+++ ESTRATTO DEL DOCUMENTO

Oltre il 60% della popolazione, 12,4 milioni di persone, soffrono la fame. I prezzi del cibo sono raddoppiati nell’ultimo anno. Con la crisi ucraina si sono interrotte le importazioni dalla Russia in Siria. Il Governo ha già iniziato il razionamento di grano, zucchero, riso e carburante. Tantissime famiglie costrette a ore e ore di fila per un po’ di pane.
A 11 anni esatti dallo scoppio della guerra in Siria, il 60% della popolazione soffre la fame, con i prezzi dei beni alimentari che sono raddoppiati nell’ultimo anno. Il paese fino ad oggi ha fatto affidamento sulle importazioni di cibo dalla Russia, ma ora, con la crisi ucraina, i prezzi alimentari potranno diventare ancor più proibitivi.
È l’allarme lanciato oggi da Oxfam, che ha realizzato un’indagine tra 300 siriani nelle zone del Paese controllate dal Governo: il 90% degli intervistati ha dichiarato di potersi permettere al momento solo un po’ di pane e riso, solo occasionalmente verdura.
L’impatto della crisi ucraina e della pandemia
sul crollo dell’economia siriana
In un sistema economico già ridotto ai minimi termini da oltre un decennio di guerra, due anni di pandemia e dalla crisi bancaria libanese, in questo momento le sanzioni sulla Russia hanno un effetto dirompente, provocando l’interruzione delle importazioni di cibo e carburante, con la sterlina siriana che si sta svalutando ad una velocità vertiginosa.

++++++

**CONSEGNE:**
1 - Trascrivi il brano sulla fame in Siria da "Oltre il 60%" a "ancor più proibitivi.".
2 - Nel brano sulla fame in Siria, quanti siriani ha intervistato Oxfam per la sua indagine?
Le righe provengono da una fonte diversa dal brano sulla fame in Siria.

+++ DATI DA ESAMINARE

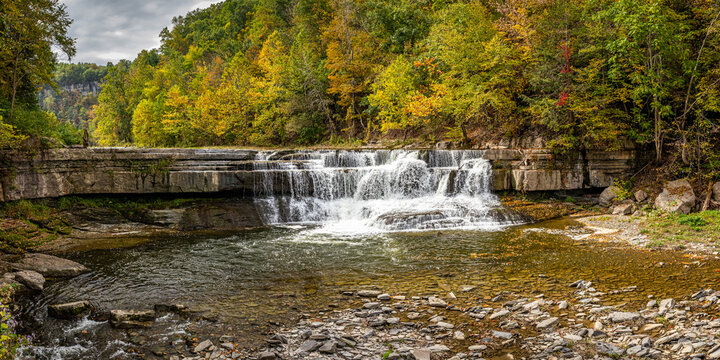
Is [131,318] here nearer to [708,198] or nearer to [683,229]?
[683,229]

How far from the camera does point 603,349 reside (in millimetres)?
4191

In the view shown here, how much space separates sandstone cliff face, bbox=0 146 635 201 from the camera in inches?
503

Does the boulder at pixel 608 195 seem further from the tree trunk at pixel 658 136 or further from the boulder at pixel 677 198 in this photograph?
the tree trunk at pixel 658 136

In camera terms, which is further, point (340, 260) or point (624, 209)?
point (624, 209)

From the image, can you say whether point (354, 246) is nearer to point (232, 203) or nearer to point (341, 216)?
point (341, 216)

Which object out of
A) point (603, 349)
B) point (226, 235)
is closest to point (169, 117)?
point (226, 235)

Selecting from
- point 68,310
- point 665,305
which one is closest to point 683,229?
point 665,305

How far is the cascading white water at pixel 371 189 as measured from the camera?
1426cm

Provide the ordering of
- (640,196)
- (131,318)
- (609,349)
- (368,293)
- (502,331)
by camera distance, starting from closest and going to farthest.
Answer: (609,349) < (502,331) < (131,318) < (368,293) < (640,196)

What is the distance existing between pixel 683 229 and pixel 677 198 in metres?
2.39

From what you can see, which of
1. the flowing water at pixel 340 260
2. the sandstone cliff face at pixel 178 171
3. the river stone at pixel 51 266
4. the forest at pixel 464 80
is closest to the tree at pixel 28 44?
the forest at pixel 464 80

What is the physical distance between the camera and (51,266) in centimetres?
846

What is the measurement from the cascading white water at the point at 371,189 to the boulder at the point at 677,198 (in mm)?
4486

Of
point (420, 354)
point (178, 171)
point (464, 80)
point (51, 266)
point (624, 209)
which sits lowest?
point (420, 354)
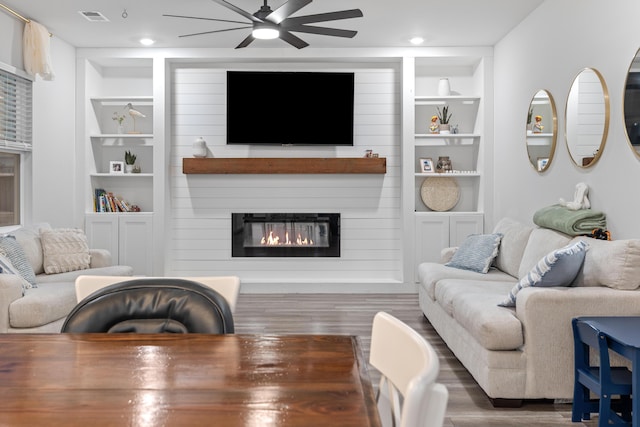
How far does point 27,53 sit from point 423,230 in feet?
13.9

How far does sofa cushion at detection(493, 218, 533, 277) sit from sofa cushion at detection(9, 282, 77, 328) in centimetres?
333

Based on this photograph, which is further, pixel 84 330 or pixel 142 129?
pixel 142 129

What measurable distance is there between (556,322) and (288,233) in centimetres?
406

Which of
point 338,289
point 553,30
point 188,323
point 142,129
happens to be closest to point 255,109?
point 142,129

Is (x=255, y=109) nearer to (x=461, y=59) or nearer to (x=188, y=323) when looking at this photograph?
(x=461, y=59)

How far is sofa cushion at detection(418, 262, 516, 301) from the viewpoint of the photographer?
14.7 ft

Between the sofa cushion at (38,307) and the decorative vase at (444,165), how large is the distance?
412 cm

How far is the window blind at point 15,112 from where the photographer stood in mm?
4887

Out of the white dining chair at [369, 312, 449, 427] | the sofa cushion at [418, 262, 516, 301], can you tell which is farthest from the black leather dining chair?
the sofa cushion at [418, 262, 516, 301]

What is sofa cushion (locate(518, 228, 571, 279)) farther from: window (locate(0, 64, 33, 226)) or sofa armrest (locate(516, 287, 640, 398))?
window (locate(0, 64, 33, 226))

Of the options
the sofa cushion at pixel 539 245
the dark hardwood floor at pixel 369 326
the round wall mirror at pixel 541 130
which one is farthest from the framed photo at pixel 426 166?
the sofa cushion at pixel 539 245

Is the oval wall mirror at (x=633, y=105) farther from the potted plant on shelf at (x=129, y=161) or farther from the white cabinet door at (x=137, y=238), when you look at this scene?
the potted plant on shelf at (x=129, y=161)

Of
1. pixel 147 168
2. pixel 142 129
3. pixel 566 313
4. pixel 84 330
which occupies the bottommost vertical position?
pixel 566 313

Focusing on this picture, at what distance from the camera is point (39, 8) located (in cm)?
498
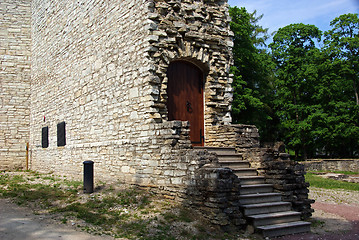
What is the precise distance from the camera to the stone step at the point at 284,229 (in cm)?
710

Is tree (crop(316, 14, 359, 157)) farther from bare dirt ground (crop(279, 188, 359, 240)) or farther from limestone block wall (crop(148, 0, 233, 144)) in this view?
limestone block wall (crop(148, 0, 233, 144))

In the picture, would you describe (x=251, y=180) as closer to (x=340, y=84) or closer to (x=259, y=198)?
(x=259, y=198)

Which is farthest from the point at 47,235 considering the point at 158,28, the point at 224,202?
the point at 158,28

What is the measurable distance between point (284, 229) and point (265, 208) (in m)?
0.60

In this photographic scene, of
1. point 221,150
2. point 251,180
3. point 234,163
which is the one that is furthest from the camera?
point 221,150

++++++

**SOLUZIONI DEGLI ESERCIZI:**
1 -
Oltre il 60% della popolazione, 12,4 milioni di persone, soffrono la fame. I prezzi del cibo sono raddoppiati nell’ultimo anno. Con la crisi ucraina si sono interrotte le importazioni dalla Russia in Siria. Il Governo ha già iniziato il razionamento di grano, zucchero, riso e carburante. Tantissime famiglie costrette a ore e ore di fila per un po’ di pane.
A 11 anni esatti dallo scoppio della guerra in Siria, il 60% della popolazione soffre la fame, con i prezzi dei beni alimentari che sono raddoppiati nell’ultimo anno. Il paese fino ad oggi ha fatto affidamento sulle importazioni di cibo dalla Russia, ma ora, con la crisi ucraina, i prezzi alimentari potranno diventare ancor più proibitivi.

2 - Oxfam ha intervistato 300 siriani.